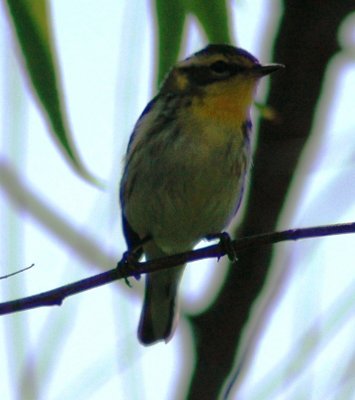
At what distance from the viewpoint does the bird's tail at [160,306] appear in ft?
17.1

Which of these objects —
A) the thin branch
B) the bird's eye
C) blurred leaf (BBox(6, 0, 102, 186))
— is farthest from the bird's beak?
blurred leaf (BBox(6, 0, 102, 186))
┄┄┄┄┄┄
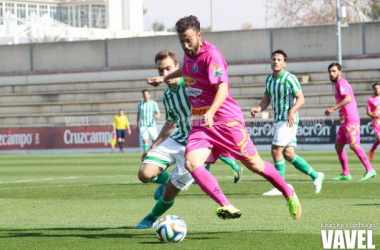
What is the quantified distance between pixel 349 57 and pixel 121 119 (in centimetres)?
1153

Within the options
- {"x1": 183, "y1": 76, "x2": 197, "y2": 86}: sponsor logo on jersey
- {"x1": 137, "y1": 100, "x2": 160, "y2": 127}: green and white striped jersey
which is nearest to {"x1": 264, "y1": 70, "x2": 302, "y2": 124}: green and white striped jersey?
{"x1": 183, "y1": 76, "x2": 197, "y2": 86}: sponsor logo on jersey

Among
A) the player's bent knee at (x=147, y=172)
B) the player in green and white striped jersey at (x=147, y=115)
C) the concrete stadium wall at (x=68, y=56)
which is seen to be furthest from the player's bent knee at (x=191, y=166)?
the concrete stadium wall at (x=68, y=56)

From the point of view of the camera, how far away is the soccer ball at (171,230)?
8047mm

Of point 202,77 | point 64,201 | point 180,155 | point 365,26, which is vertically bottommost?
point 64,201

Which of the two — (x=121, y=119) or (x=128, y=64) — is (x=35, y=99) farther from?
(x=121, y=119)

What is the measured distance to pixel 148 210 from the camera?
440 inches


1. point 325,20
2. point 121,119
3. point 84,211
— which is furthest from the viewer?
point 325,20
┄┄┄┄┄┄
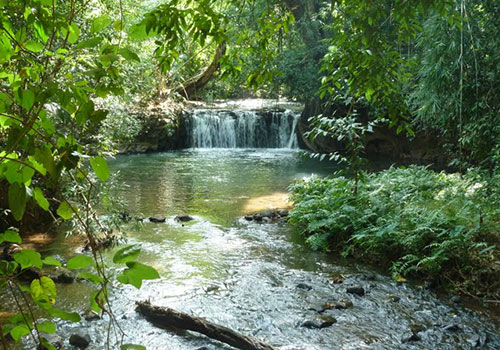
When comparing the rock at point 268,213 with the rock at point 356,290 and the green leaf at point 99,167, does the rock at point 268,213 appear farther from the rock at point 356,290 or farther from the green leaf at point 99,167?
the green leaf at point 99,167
┄┄┄┄┄┄
Report, in full, every line of the entries above that contains the word "furthest".

which is seen to be furthest from the player's bent knee at (x=191, y=166)?
— which is furthest from the viewer?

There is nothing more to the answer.